A Penn Press Intern’s Connection to Whyte’s City: Rediscovering the Center

One of our interns, Lauren Springer, has a personal research connection to the forthcoming re-release of City: Rediscovering the Center by William H. Whyte. In this post, Springer describes her experience working with some of Whyte's original research materials.

I was excited to see that this season Penn Press is publishing William Whyte’s City: Rediscovering the Center. Last summer, I was lucky enough to work with Professor Keith Hampton at the Annenberg School for Communication, conducting research for “Social Interaction in Public Spaces: A Longitudinal Study.” This ongoing study is attempting to make a cross-temporal comparison of the behavior of people in the 1970s and 2000s, focusing on how new technology affects the way people interact in public spaces.

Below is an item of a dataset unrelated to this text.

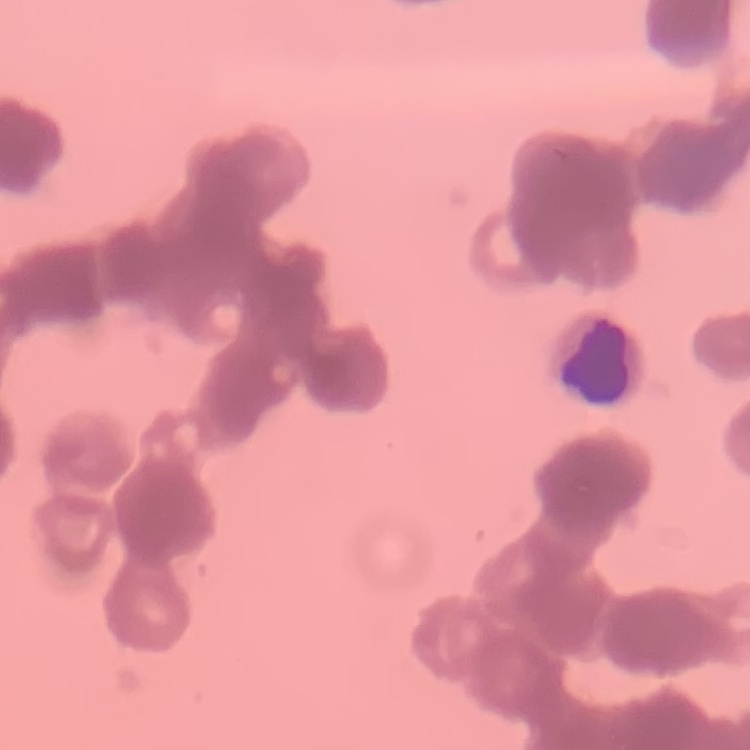

The red blood cells show rouleaux formation. Square crop of a larger photomicrograph. Field's or Giemsa stain. Thin peripheral smear.Give the extent of all uninfected red blood cells.
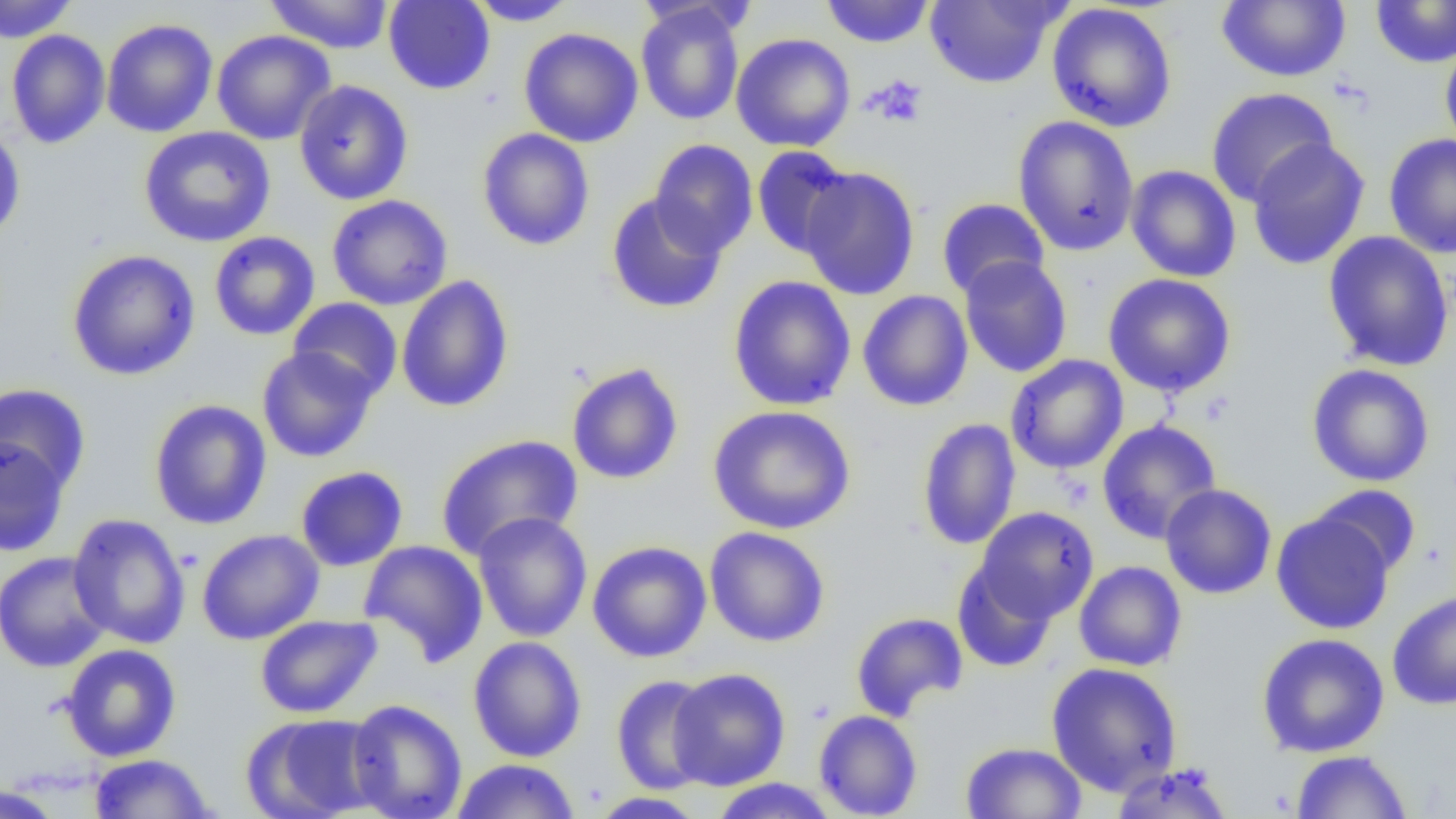

Approximate bounding boxes as [x1, y1, x2, y2] in pixels.
Uninfected red blood cells: [0, 0, 79, 43], [264, 0, 394, 54], [383, 0, 495, 95], [469, 0, 579, 26], [820, 0, 935, 48], [925, 0, 1063, 89], [1215, 0, 1351, 83], [1370, 1, 1456, 68], [1046, 2, 1178, 133], [636, 3, 745, 125], [102, 18, 218, 138], [519, 27, 644, 147], [6, 29, 110, 149], [212, 30, 336, 145], [731, 33, 856, 152], [1440, 39, 1456, 159], [294, 80, 413, 205], [1205, 87, 1339, 207], [1012, 115, 1140, 257], [0, 122, 26, 242], [139, 126, 275, 248], [477, 128, 595, 251], [1384, 133, 1456, 259], [1246, 138, 1370, 270], [649, 139, 758, 257], [751, 146, 855, 258], [1125, 164, 1241, 283], [798, 166, 920, 300], [605, 193, 727, 314], [326, 194, 453, 311], [936, 197, 1050, 299], [1322, 231, 1455, 372], [208, 232, 321, 341], [66, 249, 201, 381], [958, 255, 1073, 378], [1102, 273, 1236, 398], [395, 275, 514, 413], [727, 275, 857, 411], [857, 290, 973, 412], [288, 297, 402, 401], [256, 346, 379, 463], [1006, 354, 1129, 474], [566, 362, 684, 485], [1306, 364, 1436, 487], [0, 383, 91, 495], [148, 399, 272, 530], [707, 404, 856, 534], [916, 417, 1021, 551], [1096, 420, 1222, 544], [434, 433, 584, 561], [0, 436, 71, 557], [295, 465, 408, 571], [1159, 483, 1277, 599], [1310, 485, 1422, 580], [975, 507, 1099, 622], [1271, 509, 1395, 635], [472, 512, 592, 643], [67, 513, 191, 649], [704, 526, 831, 647], [197, 529, 324, 645], [358, 539, 488, 667], [587, 541, 712, 663], [0, 551, 112, 673], [952, 559, 1059, 672], [1073, 561, 1187, 671], [1387, 590, 1456, 710], [850, 611, 968, 722], [254, 615, 383, 719], [1256, 632, 1390, 758], [467, 636, 587, 762], [59, 643, 182, 762], [1045, 661, 1183, 796], [667, 668, 791, 791], [610, 674, 717, 794], [346, 699, 467, 819], [813, 709, 923, 818], [241, 713, 383, 819], [959, 741, 1087, 819], [1290, 750, 1413, 818], [88, 753, 216, 818], [451, 759, 581, 818], [1109, 762, 1235, 818], [709, 778, 840, 818], [1, 783, 66, 818], [587, 792, 708, 818].

Platelet locations: [867, 74, 929, 128]. Slide-level diagnosis: negative for blood parasites. Optical microscopy. Thin blood film. 1000x magnification. Image is 1456×819 pixels. Single field of view.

William Whyte used time lapse films of cities around the world to capture the behavior of people in urban spaces and the traffic flow of city streets.

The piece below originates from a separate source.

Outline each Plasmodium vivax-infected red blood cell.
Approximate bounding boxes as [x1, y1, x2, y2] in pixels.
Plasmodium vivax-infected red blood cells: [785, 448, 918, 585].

As a research intern last summer, I worked to convert hundreds of Whyte’s original film reels from 8mm film

to digital format, finding Whyte’s own hand-written notes attached to many films. I am continuing my research this summer to finish the conversion to digital formatting and design a coding scheme to help us evaluate the content of the films. In an effort to create direct contemporary comparisons against Whyte’s original videos from the 70s and 80s, I have accompanied Professor Hampton’s research team to New York City to videotape in the same locations as Whyte. For more information about Hampton’s research, see his personal website.

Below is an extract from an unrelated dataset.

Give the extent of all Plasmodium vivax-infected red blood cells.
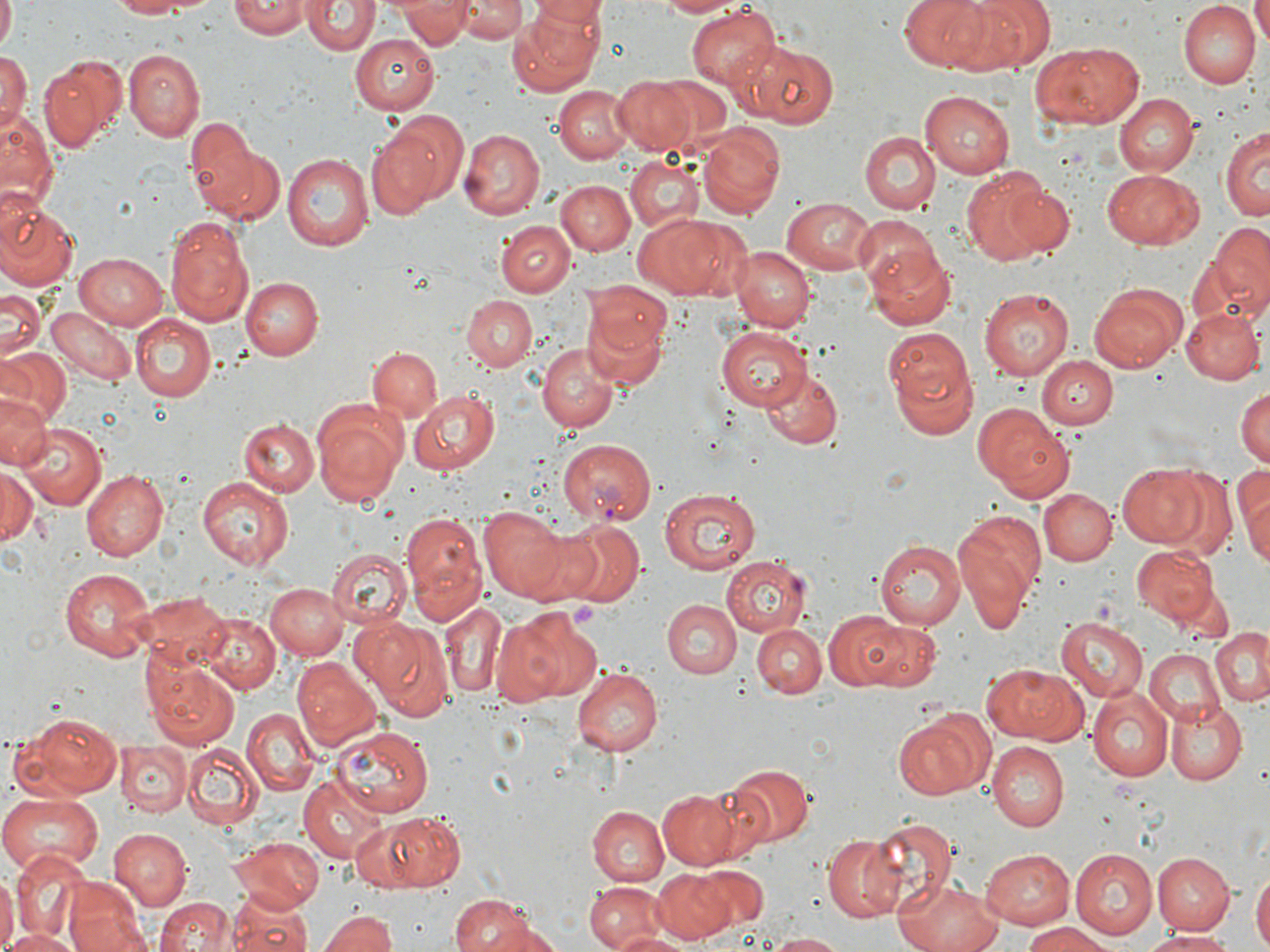
Approximate bounding boxes as [x1, y1, x2, y2] in pixels.
Plasmodium vivax-infected red blood cells: [556, 436, 659, 525].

In City: Rediscovering the Center, Whyte makes use of these same notes and films to draw conclusions about the behavior of people in late 20th century urban settings. As a city planning consultant, he made “people-watching” his modus operandi as he tried to answer why people choose to sit on steps instead of ledges and why city plazas are designed the way they are. I am looking forward to reading Whyte’s book and understanding his conclusions, based on the research I am in the process of replicating.

Lauren Springer is a rising junior at the University of Pennsylvania, majoring in Philosophy, Politics, and Economics (PPE), and a summer marketing and publicity intern for Penn Press. City: Rediscovering the Center by William H. Whyte with a foreword by Paco Underhill will be available from booksellers soon.